[[ INPUT DATA, beginning ]]

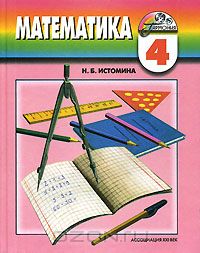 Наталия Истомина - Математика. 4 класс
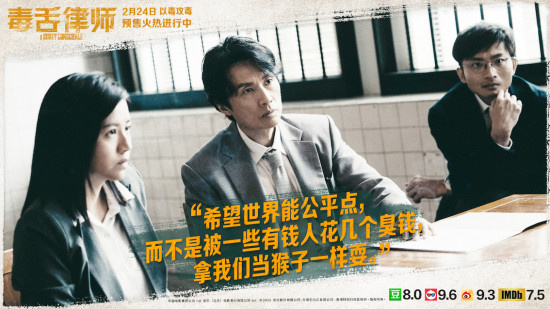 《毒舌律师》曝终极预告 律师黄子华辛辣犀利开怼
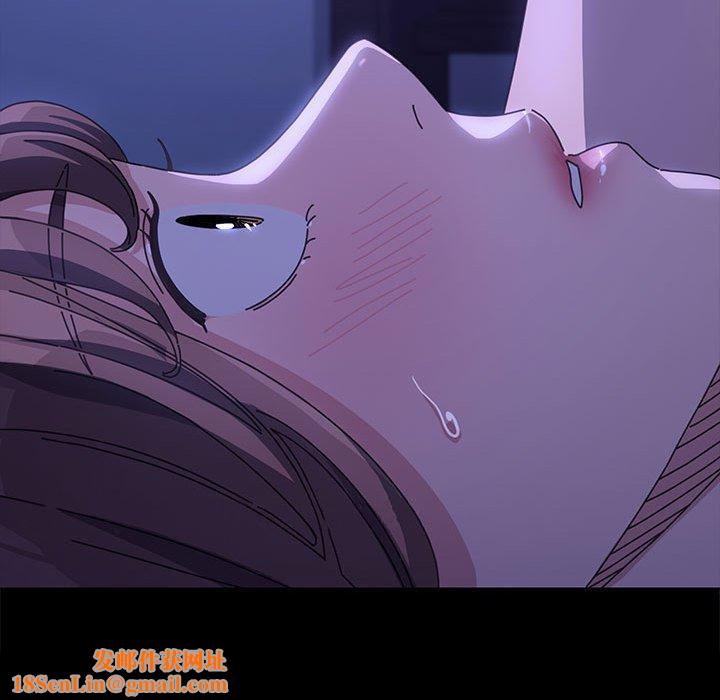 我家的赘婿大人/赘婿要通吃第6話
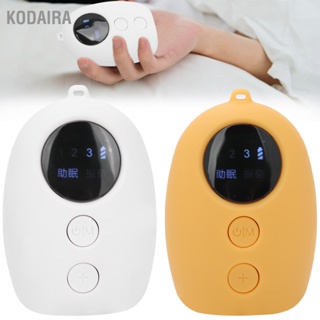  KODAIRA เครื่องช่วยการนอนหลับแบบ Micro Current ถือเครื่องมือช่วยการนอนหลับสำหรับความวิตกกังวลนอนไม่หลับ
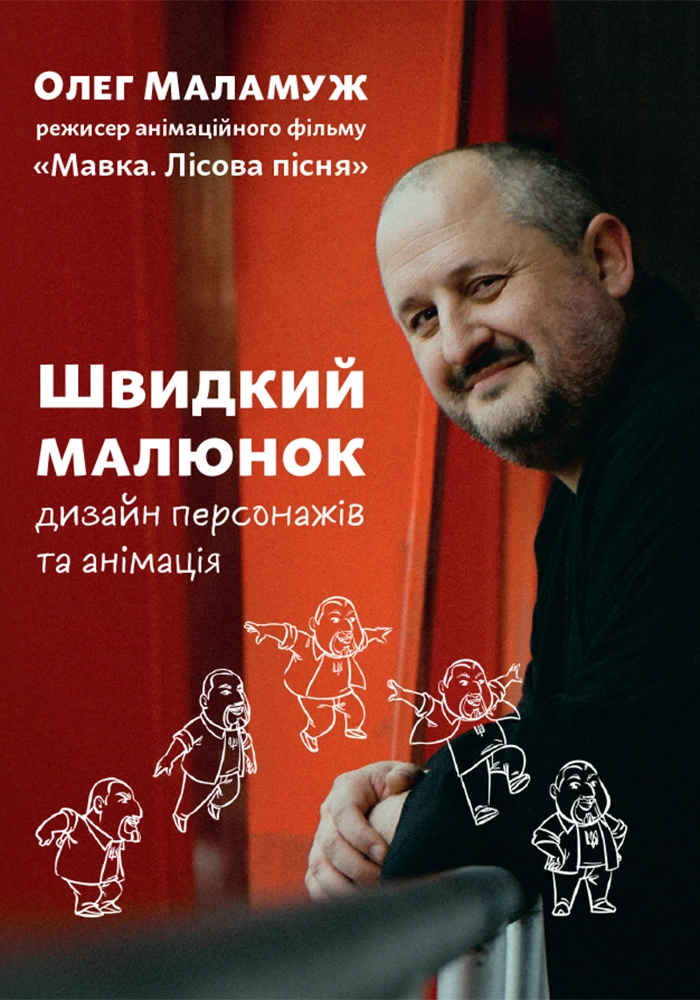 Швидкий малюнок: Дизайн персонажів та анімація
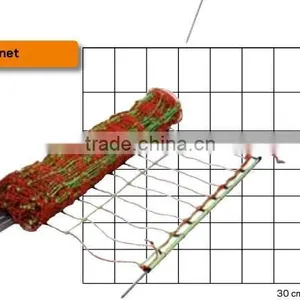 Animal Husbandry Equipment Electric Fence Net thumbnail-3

[[ INPUT DATA, end ]]

■ PROBLEM
Rewrite these lines so that "Electric Fence" becomes "Wire Fence" wherever it appears, with nothing else changed. Leave the pictures out.

■ EXERCISE RESULT
 Наталия Истомина - Математика. 4 класс
 《毒舌律师》曝终极预告 律师黄子华辛辣犀利开怼
 我家的赘婿大人/赘婿要通吃第6話
  KODAIRA เครื่องช่วยการนอนหลับแบบ Micro Current ถือเครื่องมือช่วยการนอนหลับสำหรับความวิตกกังวลนอนไม่หลับ
 Швидкий малюнок: Дизайн персонажів та анімація
 Animal Husbandry Equipment Wire Fence Net thumbnail-3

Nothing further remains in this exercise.